**WHAT IS REQUIRED**
Copy all of the data below word for word, leaving the pictures out of your answer.
══════
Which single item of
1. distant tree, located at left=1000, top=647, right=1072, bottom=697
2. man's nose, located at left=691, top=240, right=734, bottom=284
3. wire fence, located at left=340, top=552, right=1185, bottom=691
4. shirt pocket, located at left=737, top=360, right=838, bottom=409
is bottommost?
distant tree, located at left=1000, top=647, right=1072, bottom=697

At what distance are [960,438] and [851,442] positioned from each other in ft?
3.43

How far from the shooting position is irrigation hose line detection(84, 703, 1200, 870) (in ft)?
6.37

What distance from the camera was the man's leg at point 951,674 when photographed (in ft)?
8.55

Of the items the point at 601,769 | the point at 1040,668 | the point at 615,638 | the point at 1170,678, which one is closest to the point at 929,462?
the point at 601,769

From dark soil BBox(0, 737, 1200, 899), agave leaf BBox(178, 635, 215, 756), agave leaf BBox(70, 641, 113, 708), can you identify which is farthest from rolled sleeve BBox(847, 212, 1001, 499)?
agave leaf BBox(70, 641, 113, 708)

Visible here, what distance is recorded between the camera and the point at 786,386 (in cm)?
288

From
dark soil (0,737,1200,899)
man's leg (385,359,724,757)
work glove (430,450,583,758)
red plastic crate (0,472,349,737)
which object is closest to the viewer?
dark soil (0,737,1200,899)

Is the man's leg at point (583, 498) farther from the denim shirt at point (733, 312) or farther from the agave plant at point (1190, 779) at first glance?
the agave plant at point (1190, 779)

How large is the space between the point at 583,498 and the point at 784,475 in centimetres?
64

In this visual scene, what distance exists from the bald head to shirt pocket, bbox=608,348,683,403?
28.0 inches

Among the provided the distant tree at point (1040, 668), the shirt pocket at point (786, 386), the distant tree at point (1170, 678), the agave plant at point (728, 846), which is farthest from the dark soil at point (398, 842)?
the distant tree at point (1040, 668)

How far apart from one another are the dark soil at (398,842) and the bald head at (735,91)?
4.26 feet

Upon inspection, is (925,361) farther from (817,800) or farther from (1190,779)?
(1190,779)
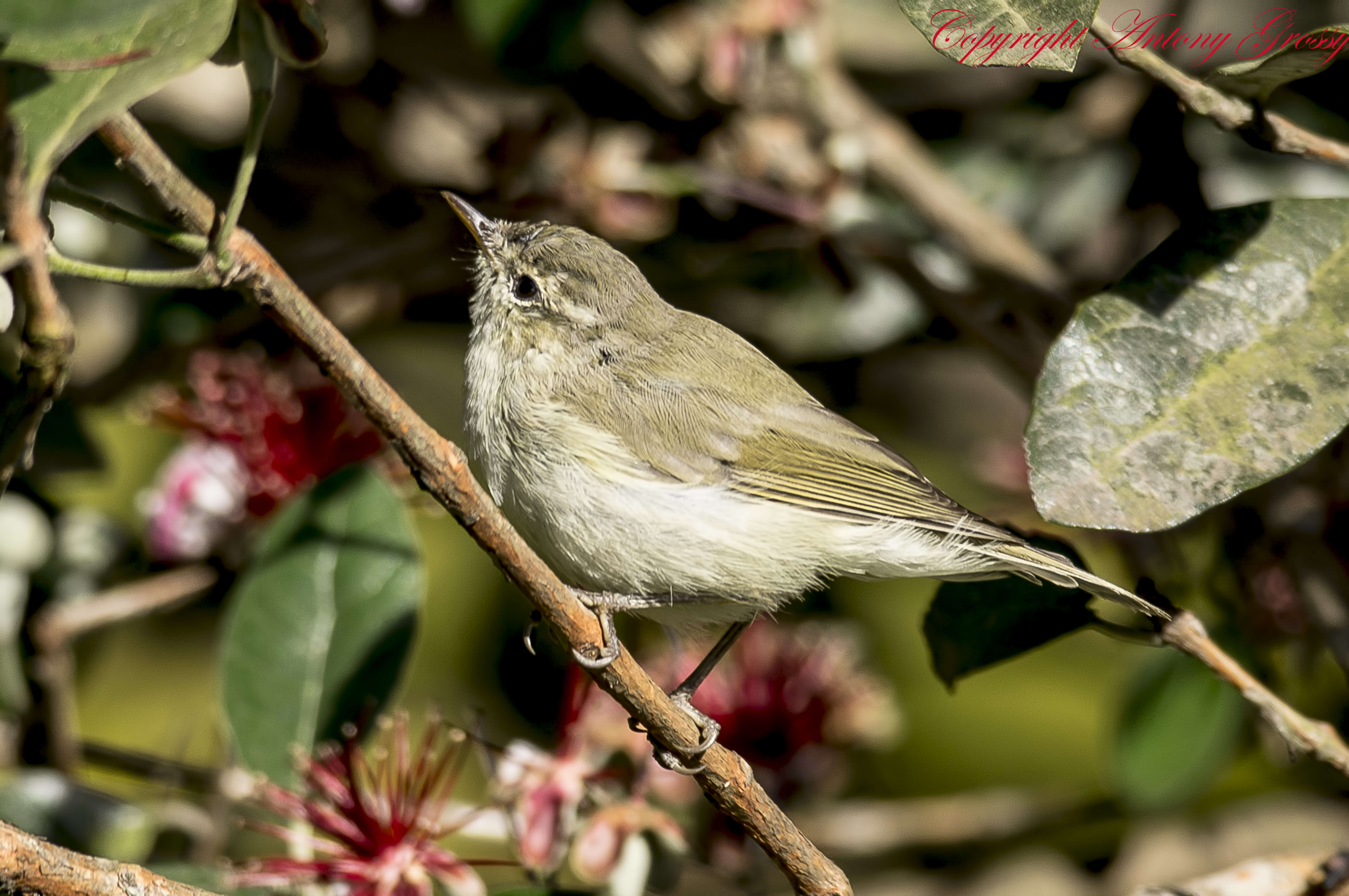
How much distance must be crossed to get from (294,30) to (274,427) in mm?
1673

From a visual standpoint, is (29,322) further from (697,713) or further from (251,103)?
(697,713)

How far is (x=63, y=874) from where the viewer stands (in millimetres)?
1380

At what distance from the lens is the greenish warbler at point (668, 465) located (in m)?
2.18

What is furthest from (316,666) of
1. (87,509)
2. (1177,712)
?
(1177,712)

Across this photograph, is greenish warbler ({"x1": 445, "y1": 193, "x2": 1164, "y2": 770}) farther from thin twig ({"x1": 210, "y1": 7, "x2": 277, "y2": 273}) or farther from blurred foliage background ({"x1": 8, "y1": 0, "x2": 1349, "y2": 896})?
thin twig ({"x1": 210, "y1": 7, "x2": 277, "y2": 273})

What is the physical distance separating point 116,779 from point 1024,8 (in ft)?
9.57

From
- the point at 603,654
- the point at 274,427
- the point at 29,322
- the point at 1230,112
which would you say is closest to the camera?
the point at 29,322

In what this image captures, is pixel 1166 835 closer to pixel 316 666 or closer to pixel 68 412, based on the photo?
pixel 316 666

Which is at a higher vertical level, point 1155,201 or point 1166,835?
point 1155,201

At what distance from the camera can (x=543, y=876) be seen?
2.13 meters

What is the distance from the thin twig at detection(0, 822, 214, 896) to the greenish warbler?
2.55 ft

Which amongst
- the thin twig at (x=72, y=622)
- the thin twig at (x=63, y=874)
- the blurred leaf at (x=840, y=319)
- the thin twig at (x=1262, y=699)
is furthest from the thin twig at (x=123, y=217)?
the blurred leaf at (x=840, y=319)

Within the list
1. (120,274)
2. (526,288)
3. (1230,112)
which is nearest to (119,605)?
(526,288)

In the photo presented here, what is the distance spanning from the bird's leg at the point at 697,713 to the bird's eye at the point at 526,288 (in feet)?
2.58
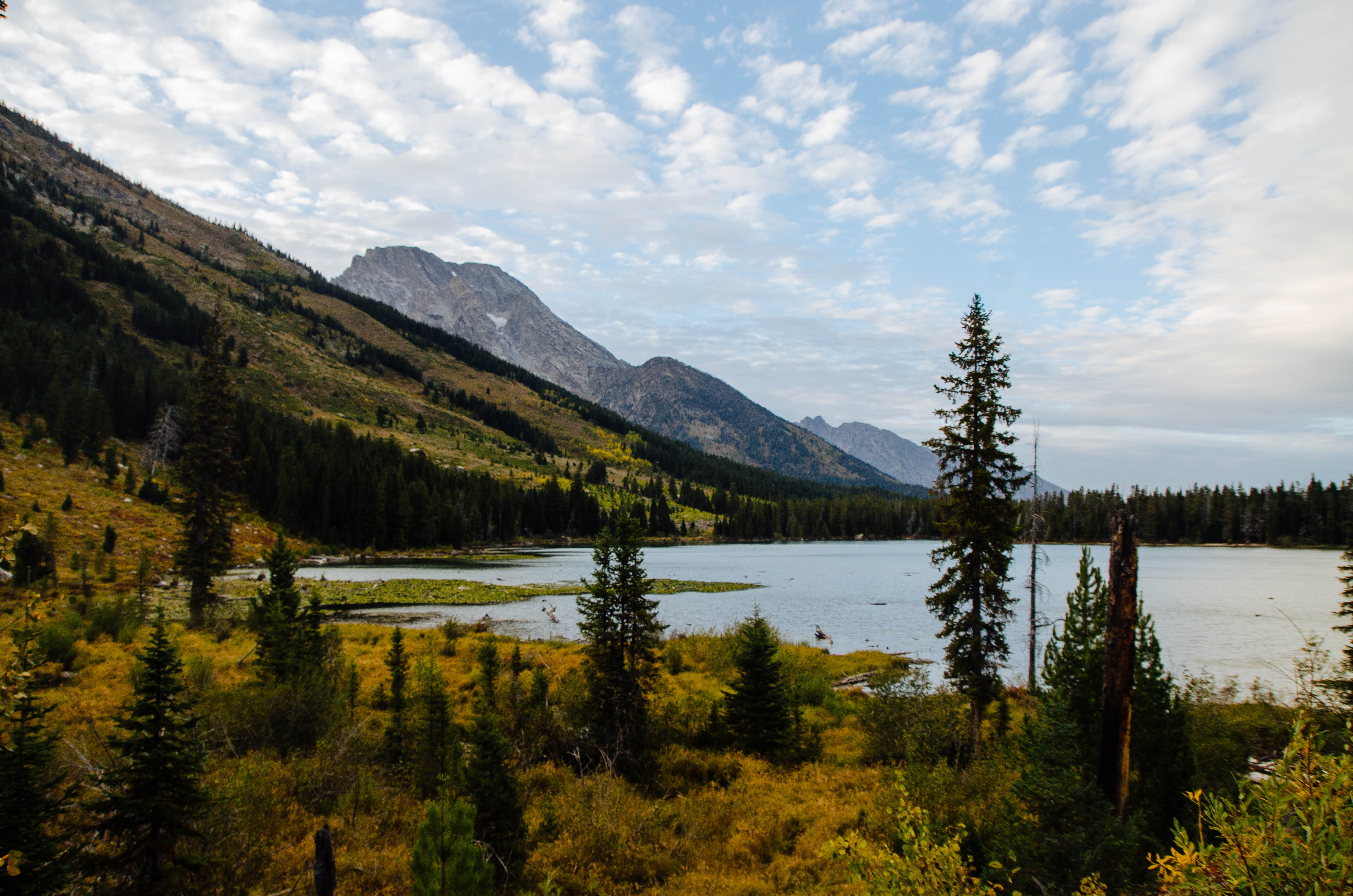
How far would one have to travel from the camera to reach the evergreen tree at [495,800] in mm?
══════
**FINISHED TASK**
Which single item of
1. distant tree, located at left=1000, top=647, right=1072, bottom=697
2. man's nose, located at left=691, top=240, right=734, bottom=284
3. wire fence, located at left=340, top=552, right=1185, bottom=691
4. shirt pocket, located at left=737, top=360, right=838, bottom=409
is bottommost?
distant tree, located at left=1000, top=647, right=1072, bottom=697

At what distance are [960,438] and [851,442] positioned from each other in ft?
3.43

How far from the shooting position is irrigation hose line detection(84, 703, 1200, 870) (in ft)?
6.37

What distance from the camera was the man's leg at point 951,674 when photographed (in ft)?
8.55

Of the items the point at 601,769 | the point at 1040,668 | the point at 615,638 | the point at 1170,678, which one is closest to the point at 929,462?
the point at 601,769

From dark soil BBox(0, 737, 1200, 899), agave leaf BBox(178, 635, 215, 756), agave leaf BBox(70, 641, 113, 708), can you identify which is farthest from rolled sleeve BBox(847, 212, 1001, 499)?
agave leaf BBox(70, 641, 113, 708)

Visible here, what distance is recorded between the camera and the point at 786,386 (in cm)?
288

From
dark soil (0,737,1200,899)
man's leg (385,359,724,757)
work glove (430,450,583,758)
red plastic crate (0,472,349,737)
which object is closest to the viewer?
dark soil (0,737,1200,899)

Is the man's leg at point (583, 498) farther from the denim shirt at point (733, 312) or farther from the agave plant at point (1190, 779) at first glance?
the agave plant at point (1190, 779)

How large is the space between the point at 583,498 and the point at 784,475 in centimetres?
64

In this visual scene, what distance exists from the bald head to shirt pocket, bbox=608,348,683,403?
28.0 inches

Among the provided the distant tree at point (1040, 668), the shirt pocket at point (786, 386), the distant tree at point (1170, 678), the agave plant at point (728, 846), which is farthest from the dark soil at point (398, 842)?
the distant tree at point (1040, 668)

How far apart from one another are the dark soil at (398,842) and the bald head at (735,91)?
4.26 feet

Upon inspection, is (925,361) farther from (817,800) or farther from (1190,779)?
(1190,779)
How much distance must be crossed to get from (294,30) to (274,427) in mm?
1673

From a visual standpoint, is (29,322) further from (697,713) or further from (251,103)?
(697,713)

How far is (x=63, y=874) from where the viewer stands (in millimetres)?
1380

At what distance from the lens is the greenish warbler at point (668, 465) located (in m)?
2.18

What is furthest from (316,666) of
1. (87,509)
2. (1177,712)
?
(1177,712)

Across this photograph, is greenish warbler ({"x1": 445, "y1": 193, "x2": 1164, "y2": 770}) farther from thin twig ({"x1": 210, "y1": 7, "x2": 277, "y2": 273}) or farther from blurred foliage background ({"x1": 8, "y1": 0, "x2": 1349, "y2": 896})?
thin twig ({"x1": 210, "y1": 7, "x2": 277, "y2": 273})

What is the physical distance separating point 116,779 from point 1024,8 (in ft)?
9.57

From
- the point at 603,654
- the point at 274,427
- the point at 29,322
- the point at 1230,112
which would you say is closest to the camera?
the point at 29,322

In what this image captures, is pixel 1166 835 closer to pixel 316 666 or closer to pixel 68 412, based on the photo?
pixel 316 666

Which is at a higher vertical level, point 1155,201 or point 1166,835?
point 1155,201

At what distance from the camera can (x=543, y=876) be seen?
2.13 meters

What is the distance from the thin twig at detection(0, 822, 214, 896) to the greenish warbler?
2.55 ft

Which amongst
- the thin twig at (x=72, y=622)
- the thin twig at (x=63, y=874)
- the blurred leaf at (x=840, y=319)
- the thin twig at (x=1262, y=699)
is furthest from the thin twig at (x=123, y=217)?
the blurred leaf at (x=840, y=319)

Within the list
1. (120,274)
2. (526,288)
3. (1230,112)
which is nearest to (119,605)?
(526,288)

In the photo presented here, what is the distance spanning from the bird's leg at the point at 697,713 to the bird's eye at the point at 526,288 (in feet)?
2.58
How far would one have to travel from the camera to reach the evergreen tree at [495,800] in mm?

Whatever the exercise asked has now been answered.